SELECTED TEXT:
(begin)

CONSTANTINE.
708-715
Emperors. Justinian II, 705-711.
Phlippicus (Bardanes), 711-713. Anastasius II, 713-715
Kings. Aripert II, 700-712. Ausprand, 712. Liutprand,
712-744.
Exarchs. Theophylact, 702-709. John Rizocopus,
710-713. Scholasticus, 713-726.
Of Constantine we know nothing before he became Pope, except that, like his immediate predecessor
(could he have been his brother?), he
was a Syrian and the son Pope, of John.
“The mildest of men”, he was consecrated March 25, 708.
The first act that is recorded of Constantine is his
consecrating Felix, the successor of Damian (consecrated by Sergius I), as archbishop
of Ravenna.
The subsequent conduct of Felix will be more readily
understood if it be premised that it appears from the Liber Diurnus (formulas 73-4-5) that the bishops immediately
dependent on the See of Rome (the suburbicarian bishops) had, after their
consecration, to sign three formulas and give them into the hands of the Pope.
The first, called promissio fidei,
was a detailed profession of faith, and had to be signed by the new bishop and
his priests. The second, the cautio,
was an undertaking to observe certain rules of ecclesiastical government. It
had to be dictated by the bishop to a notary, in presence of the primicerius
and secundicerius of the notaries of the Roman Church, and then signed by the
bishop and several witnesses. The third document, known as the indiculum, was a promise not to be
connected with any undertaking against the unity of the Church or the security
of the Roman empire. The indiculum had to be written out by the bishop himself, and placed by him in the confession of St. Peter.
Felix had no sooner received the desired consecration,
than, thinking he had humbled himself quite enough by coming to Rome to be
ordained, he refused to sign the accustomed acts of submission to the Holy See, i.e. probably, he
refused to sign the second document just mentioned, the cautio strictly so called. Backed by the secular power, “by the
power of the judges”, as the papal biographer expresses it, Felix refused to
comply with the Pope’s demands. The parchment, however, on which the indiculum had been duly written, was
placed by the Pope himself in the confession of St Peter. And we have it on the authority of the same historian that, a few
days after, it was found all black, and, as it were, scorched. In the sacking
and partial burning of the city of Ravenna (in the following year, 709) by the
troops of Justinian, the papal biographer sees the hand of God punishing its
people and archbishop for their pride in wishing to be more independent of the
Pope. Why Justinian treated Ravenna in this manner cannot be precisely
ascertained. According to Agnellus it was because some of the Ravennese had
taken part in the rebellion against him in 695. At any rate, it is certain that
he put to death all the chief men of the city, deprived Archbishop Felix of his
sight, and sent him into exile somewhere in Pontus, very likely to Cherson.

(end)

MATERIAL:
(begin)

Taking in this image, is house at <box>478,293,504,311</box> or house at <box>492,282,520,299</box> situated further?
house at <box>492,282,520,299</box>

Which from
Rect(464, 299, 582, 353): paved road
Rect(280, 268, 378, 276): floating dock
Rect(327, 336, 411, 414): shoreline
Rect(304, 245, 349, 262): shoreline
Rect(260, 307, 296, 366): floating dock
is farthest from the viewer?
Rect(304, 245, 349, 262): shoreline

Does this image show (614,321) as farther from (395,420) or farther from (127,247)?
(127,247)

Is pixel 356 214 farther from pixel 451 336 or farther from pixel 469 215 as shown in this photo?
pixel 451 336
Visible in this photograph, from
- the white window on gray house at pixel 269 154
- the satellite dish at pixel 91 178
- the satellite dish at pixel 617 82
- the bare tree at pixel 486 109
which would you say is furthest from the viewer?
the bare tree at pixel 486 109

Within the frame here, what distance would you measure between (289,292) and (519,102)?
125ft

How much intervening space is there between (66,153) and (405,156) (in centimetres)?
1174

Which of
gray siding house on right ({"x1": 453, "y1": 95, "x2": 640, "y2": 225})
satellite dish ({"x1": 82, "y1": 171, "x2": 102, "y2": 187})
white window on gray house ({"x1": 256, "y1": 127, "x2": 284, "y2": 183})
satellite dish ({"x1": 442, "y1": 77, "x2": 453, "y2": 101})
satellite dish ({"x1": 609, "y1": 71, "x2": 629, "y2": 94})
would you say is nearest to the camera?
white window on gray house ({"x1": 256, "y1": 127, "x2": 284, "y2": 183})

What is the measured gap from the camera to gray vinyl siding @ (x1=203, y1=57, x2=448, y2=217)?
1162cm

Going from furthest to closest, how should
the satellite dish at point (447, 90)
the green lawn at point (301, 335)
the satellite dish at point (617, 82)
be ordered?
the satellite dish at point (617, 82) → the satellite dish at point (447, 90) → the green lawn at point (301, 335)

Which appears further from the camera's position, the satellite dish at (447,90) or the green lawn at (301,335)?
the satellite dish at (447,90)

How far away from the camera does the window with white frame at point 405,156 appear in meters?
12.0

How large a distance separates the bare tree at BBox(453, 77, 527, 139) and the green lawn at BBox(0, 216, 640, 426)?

(end)

WHAT TO DO:
1/ Decide whether each of the following statements agrees with the passage on Pope Constantine, answering yes or no for each and quoting the words of the passage that decide it. (a) Constantine was consecrated on March 25, 708. (b) The indiculum had to be dictated by the bishop to a notary. (c) The troops of Justinian sacked and partly burned the city of Ravenna in 709.
2/ Reproduce the passage on Pope Constantine from the words "Exarchs. Theophylact, 702-709." up to and including the words "Pope, of John.".

SET OF ANSWERS:
1/
(a) Yes: "he was consecrated March 25, 708."
(b) No: "The indiculum had to be written out by the bishop himself, and placed by him in the confession of St. Peter."
(c) Yes: "In the sacking and partial burning of the city of Ravenna (in the following year, 709) by the troops of Justinian"

2/
Exarchs. Theophylact, 702-709. John Rizocopus,
710-713. Scholasticus, 713-726.
Of Constantine we know nothing before he became Pope, except that, like his immediate predecessor
(could he have been his brother?), he
was a Syrian and the son Pope, of John.